VinFast, a Vietnamese electric vehicle (EV) maker, recently made headlines with its initial public offering (IPO) on the Nasdaq stock exchange.

  • IPO Date: New York – Ha Noi, August 15, 2023 – VinFast Auto Ltd.
  • Valuation at IPO: The estimated valuation of VinFast at the time of its IPO was between $25 billion and $60 billion
  • Nasdaq Debut: On the day of its Nasdaq debut, VinFast’s shares opened at $22 and closed at $37.06, representing a gain of over 68%.
  • Share Surge: VinFast’s shares soared in thin trading on their Nasdaq debut, with a 270% increase compared to the IPO price.
  • Market Value: Following its Nasdaq debut, VinFast’s market value exceeded that of Ford and General Motors (GM).
  • Listing Exchange: VinFast’s shares are listed on the Nasdaq stock exchange.
  • Ticker Symbol: VinFast trades under the ticker symbol ‘VFS‘.
  • Lead Banks: Citigroup, Morgan Stanley, Credit Suisse, and JP Morgan led the deal as part of a nine-bank syndicate

VinFast is a Vietnamese-founded private automotive company that is a member of the conglomerate organization Vingroup, one of the largest private conglomerates in Vietnam that was founded by Phạm Nhật Vượng. It is the first Vietnamese car brand to expand into global markets as well as the first to expand into producing electric vehicles (EV) such as electric cars and electric scooters. The company was established in 2017 and has a state-of-the-art automotive manufacturing complex with up to 90% automation in Hai Phong, Vietnam. VinFast has ambitious plans to retire production of gas-powered vehicles and transition fully to EVs by late 2022. The company has also announced plans to build new EV plants in Germany and the United States. 

VinFast’s EVs are equipped with human-centered tech that seamlessly improves the driving experience by focusing on the driver. The company’s design language blends sporty curves, luxurious strokes, and formidable presence, all while optimizing performance, functionality, and elegant simplicity. VinFast’s EVs are built with premium craftsmanship and high-quality parts designed for safety, reliability, and comfort on every journey. The company offers a 10-year/125,000-mile warranty and 90% EV charging station coverage. VinFast has been recognized for its achievements, including being awarded “A Star is Born” by AUTOBEST at the 2018 Paris Motor Show for its Lux models.

VinFast has recently gained attention in the US market.

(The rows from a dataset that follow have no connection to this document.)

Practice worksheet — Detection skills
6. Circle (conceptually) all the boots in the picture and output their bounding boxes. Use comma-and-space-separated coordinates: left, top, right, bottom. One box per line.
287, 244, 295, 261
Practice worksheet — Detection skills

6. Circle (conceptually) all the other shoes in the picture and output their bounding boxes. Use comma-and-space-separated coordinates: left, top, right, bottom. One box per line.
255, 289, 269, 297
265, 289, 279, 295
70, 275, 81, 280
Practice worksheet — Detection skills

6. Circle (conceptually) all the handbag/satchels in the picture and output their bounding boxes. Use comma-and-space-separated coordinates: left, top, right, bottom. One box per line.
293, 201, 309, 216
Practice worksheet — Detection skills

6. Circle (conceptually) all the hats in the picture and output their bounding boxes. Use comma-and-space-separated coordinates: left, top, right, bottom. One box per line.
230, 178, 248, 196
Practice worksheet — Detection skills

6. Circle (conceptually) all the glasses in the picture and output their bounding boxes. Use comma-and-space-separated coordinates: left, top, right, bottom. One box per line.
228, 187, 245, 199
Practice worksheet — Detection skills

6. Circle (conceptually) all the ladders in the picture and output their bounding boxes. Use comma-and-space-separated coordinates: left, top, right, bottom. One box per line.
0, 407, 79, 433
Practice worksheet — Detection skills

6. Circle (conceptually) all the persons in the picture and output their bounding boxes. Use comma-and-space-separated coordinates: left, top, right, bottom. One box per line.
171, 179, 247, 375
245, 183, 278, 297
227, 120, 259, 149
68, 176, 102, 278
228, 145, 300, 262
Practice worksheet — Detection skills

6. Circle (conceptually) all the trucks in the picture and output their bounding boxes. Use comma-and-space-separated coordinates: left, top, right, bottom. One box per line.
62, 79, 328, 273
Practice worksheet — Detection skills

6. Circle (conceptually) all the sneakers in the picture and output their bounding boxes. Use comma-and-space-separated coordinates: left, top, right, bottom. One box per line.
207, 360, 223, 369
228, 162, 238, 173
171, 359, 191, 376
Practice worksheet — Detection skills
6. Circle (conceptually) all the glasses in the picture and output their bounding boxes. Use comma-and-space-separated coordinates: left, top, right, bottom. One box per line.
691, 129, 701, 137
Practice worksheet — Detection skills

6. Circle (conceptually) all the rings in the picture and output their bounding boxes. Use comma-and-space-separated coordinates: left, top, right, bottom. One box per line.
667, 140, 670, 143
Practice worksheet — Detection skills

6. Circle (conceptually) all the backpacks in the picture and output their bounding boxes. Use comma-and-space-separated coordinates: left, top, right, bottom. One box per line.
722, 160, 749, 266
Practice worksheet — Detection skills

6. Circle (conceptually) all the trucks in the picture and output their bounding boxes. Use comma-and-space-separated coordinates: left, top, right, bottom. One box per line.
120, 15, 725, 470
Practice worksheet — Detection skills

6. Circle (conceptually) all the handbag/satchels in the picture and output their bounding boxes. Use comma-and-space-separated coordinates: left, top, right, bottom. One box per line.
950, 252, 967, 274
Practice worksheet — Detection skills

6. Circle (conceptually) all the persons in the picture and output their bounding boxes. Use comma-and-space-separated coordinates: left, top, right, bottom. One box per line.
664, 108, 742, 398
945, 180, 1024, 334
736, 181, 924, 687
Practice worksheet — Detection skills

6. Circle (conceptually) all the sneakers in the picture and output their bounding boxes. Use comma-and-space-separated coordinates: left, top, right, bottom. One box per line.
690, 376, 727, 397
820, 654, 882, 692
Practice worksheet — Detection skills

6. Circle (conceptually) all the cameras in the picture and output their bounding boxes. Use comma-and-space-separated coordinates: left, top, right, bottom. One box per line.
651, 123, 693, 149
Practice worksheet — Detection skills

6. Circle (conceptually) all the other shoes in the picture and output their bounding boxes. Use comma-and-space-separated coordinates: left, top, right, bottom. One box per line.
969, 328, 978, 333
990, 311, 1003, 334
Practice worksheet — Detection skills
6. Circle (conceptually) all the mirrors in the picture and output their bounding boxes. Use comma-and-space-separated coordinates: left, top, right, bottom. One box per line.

The company’s debut on the Nasdaq has been successful, with a market value of $85 billion, surpassing the market value of established automakers like Ford and General Motors. To compete in the US market, VinFast is building a factory in North Carolina, spanning 1,800 acres. This indicates the company’s commitment to establishing a presence in the US and catering to the local market. VinFast integrates suppliers into VinGroup, which includes investing in or buying shares of them. This strategy gives the company more control over its supply chain and potentially reduces the bargaining power of suppliers. 

VinFast has also established cooperation with established automakers like GM and BMW, which can provide valuable expertise and support in manufacturing EVs. As a relatively new player in the market, VinFast faces the challenge of building brand recognition worldwide. However, the company benefits from being a part of VinGroup, which provides strong finances and research and development (R&D) support from other subsidiary companies. VinFast’s strengths include strong financial backing, R&D support, experience in manufacturing EVs abroad, a strong brand identity, and integration of important suppliers.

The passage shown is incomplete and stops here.